Delivered from Twelve Years of Occult Bondage

Article ID: DO035 | By: Karen Winterburn

Although my family did not practice any religion, I decided at age 14 to join the Catholic church. I quickly developed a strong appetite for the Word of God. In fact, I had such a strong attraction to the Scriptures that I bought three different translations of the Bible — all of which I read regularly.

But my life soon took a turn for the worse. Following my high school gradua­tion, I entered a very liberal convent. I immersed myself in liberal theology, existen­tial philosophy, and the sociology of religion.

I no longer read Scripture without being armed with my liberal “debunking tools,” and prayer became less and less personal communion with God and more of a general meditation — until even that disappeared. I had turned my back on the Lord and the Christian life.
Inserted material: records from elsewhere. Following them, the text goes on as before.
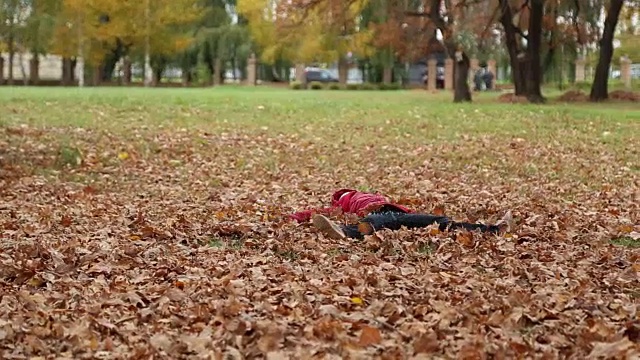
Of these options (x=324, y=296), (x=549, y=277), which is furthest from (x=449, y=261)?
(x=324, y=296)

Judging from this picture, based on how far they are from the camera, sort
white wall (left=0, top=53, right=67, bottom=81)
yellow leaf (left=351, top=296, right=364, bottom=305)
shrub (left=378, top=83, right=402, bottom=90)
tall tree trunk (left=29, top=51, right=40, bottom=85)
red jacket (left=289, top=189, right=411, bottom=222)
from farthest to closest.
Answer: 1. white wall (left=0, top=53, right=67, bottom=81)
2. tall tree trunk (left=29, top=51, right=40, bottom=85)
3. shrub (left=378, top=83, right=402, bottom=90)
4. red jacket (left=289, top=189, right=411, bottom=222)
5. yellow leaf (left=351, top=296, right=364, bottom=305)

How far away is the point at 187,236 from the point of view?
26.7 feet

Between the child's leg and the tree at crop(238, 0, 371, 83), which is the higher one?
Result: the tree at crop(238, 0, 371, 83)

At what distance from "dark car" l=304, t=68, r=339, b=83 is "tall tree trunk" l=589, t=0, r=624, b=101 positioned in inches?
1173

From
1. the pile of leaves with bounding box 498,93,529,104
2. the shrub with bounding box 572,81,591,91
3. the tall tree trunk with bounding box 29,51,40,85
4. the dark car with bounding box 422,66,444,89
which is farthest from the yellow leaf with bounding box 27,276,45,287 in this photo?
the tall tree trunk with bounding box 29,51,40,85

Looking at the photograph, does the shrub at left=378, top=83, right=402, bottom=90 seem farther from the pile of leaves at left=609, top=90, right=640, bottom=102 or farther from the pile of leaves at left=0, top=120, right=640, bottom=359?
the pile of leaves at left=0, top=120, right=640, bottom=359

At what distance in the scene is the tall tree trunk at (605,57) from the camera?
101 feet

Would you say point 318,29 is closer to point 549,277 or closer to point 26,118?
point 26,118

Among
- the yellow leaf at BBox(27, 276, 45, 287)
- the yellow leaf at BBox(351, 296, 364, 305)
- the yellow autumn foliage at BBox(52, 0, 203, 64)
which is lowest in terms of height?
the yellow leaf at BBox(27, 276, 45, 287)

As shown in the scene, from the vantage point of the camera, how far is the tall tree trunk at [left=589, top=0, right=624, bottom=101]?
101 ft

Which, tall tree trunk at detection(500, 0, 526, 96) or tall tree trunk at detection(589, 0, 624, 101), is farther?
tall tree trunk at detection(500, 0, 526, 96)

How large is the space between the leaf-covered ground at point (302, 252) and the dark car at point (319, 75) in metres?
44.0

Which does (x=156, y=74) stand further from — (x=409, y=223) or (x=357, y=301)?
(x=357, y=301)

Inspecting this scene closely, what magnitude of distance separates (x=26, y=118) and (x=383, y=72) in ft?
134
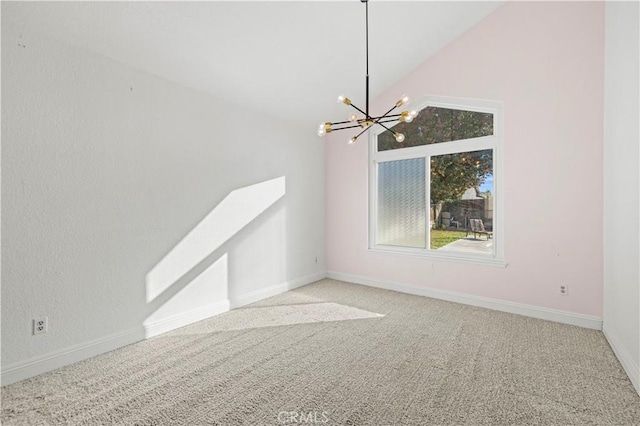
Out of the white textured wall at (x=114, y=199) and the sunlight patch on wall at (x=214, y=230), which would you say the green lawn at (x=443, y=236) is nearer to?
the sunlight patch on wall at (x=214, y=230)

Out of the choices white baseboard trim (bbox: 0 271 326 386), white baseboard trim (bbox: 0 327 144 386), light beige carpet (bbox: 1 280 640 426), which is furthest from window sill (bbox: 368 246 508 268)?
white baseboard trim (bbox: 0 327 144 386)

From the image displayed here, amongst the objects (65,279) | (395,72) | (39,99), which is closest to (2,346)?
(65,279)

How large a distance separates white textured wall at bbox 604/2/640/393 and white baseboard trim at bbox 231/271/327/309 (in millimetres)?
3668

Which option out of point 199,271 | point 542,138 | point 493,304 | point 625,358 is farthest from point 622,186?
point 199,271

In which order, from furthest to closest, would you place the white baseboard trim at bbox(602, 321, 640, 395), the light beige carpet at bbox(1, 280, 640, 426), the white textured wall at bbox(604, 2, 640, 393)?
the white textured wall at bbox(604, 2, 640, 393)
the white baseboard trim at bbox(602, 321, 640, 395)
the light beige carpet at bbox(1, 280, 640, 426)

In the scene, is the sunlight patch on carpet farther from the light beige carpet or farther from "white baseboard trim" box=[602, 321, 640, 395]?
"white baseboard trim" box=[602, 321, 640, 395]

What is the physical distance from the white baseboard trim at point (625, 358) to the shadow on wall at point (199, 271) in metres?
3.78

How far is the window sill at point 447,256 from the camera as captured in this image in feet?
13.0

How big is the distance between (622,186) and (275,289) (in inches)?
157

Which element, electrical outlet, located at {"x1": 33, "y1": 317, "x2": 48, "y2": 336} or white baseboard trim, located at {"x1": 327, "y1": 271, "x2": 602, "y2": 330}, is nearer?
electrical outlet, located at {"x1": 33, "y1": 317, "x2": 48, "y2": 336}

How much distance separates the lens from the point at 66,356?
2.55 m

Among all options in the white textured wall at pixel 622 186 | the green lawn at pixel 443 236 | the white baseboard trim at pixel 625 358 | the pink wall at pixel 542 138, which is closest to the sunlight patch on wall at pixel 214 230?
the green lawn at pixel 443 236

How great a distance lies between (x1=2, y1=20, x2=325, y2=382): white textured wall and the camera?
2332 mm

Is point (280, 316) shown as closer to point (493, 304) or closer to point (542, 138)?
point (493, 304)
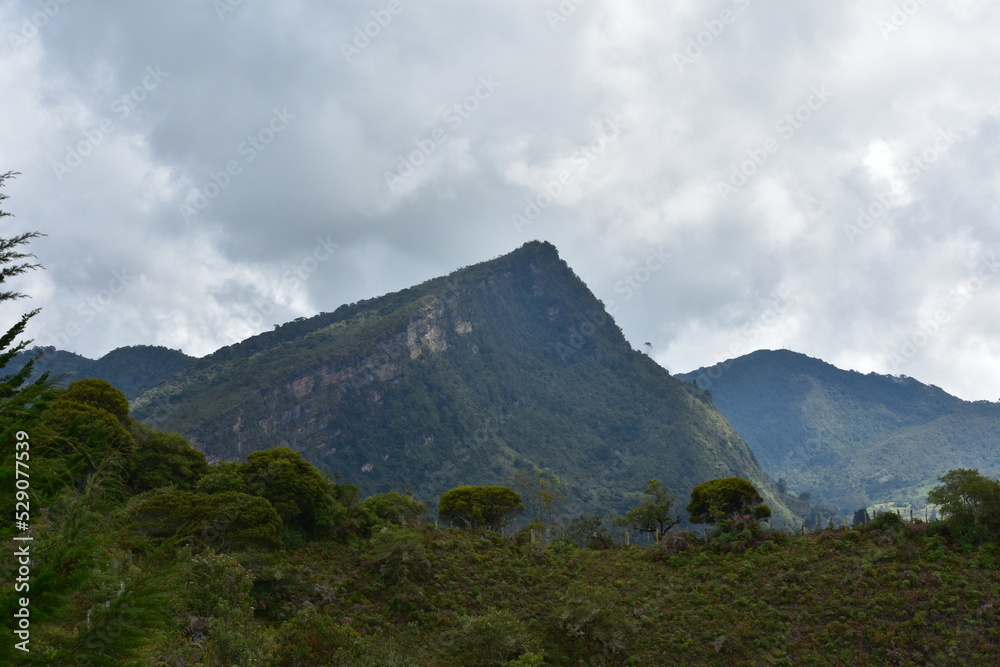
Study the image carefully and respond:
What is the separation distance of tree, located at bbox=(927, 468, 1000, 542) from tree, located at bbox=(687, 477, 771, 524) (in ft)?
34.0

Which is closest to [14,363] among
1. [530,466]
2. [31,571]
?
[530,466]

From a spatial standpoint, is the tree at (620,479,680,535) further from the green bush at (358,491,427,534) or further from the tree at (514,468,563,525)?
the green bush at (358,491,427,534)

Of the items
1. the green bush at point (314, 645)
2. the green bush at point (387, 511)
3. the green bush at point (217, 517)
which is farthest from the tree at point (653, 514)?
the green bush at point (314, 645)

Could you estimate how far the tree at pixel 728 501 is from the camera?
3847cm

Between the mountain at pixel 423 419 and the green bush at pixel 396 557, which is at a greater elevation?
the mountain at pixel 423 419

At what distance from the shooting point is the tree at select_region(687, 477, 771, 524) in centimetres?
3847

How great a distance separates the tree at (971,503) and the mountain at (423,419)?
10494cm

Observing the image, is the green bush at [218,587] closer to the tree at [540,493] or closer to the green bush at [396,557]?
the green bush at [396,557]

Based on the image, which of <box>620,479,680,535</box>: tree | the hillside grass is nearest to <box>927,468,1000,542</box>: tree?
the hillside grass

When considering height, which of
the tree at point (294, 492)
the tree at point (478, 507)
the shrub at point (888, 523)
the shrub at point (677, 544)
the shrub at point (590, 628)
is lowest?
the shrub at point (590, 628)

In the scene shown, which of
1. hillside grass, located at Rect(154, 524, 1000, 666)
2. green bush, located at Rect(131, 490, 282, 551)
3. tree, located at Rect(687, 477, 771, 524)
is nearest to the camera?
hillside grass, located at Rect(154, 524, 1000, 666)

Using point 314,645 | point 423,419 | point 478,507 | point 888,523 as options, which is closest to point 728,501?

I left the religious order and for the next four years tried out Marxism, hedonism, and humanism — in that order. But none of them filled the void created in my heart by turning away from the living God. None of them helped me explain the residual nagging sense of the presence of God. God refused to leave me, but I persisted in looking for an alterna­tive explanation for Him. And I found one (so I thought) — the occult!

People I talked to — non-Christians, Christians, and even clergy — called my dabbling in the occult my “spiritual jour­ney” or “pilgrimage.” Everyone seemed to romanticize it. But this “spiritual journey” didn’t turn out to be as purposeful and exciting as it had first promised to be. I found myself longing to find my way back to true spiritual reality. The problem, how­ever, was that I had developed serious doubts about the credibility of Christianity (an outgrowth of my liberal education).

So, for twelve long years, I remained deeply entrenched in the occult. I was a pro­fessional astrologer the whole time — teaching, doing conferences, and counseling.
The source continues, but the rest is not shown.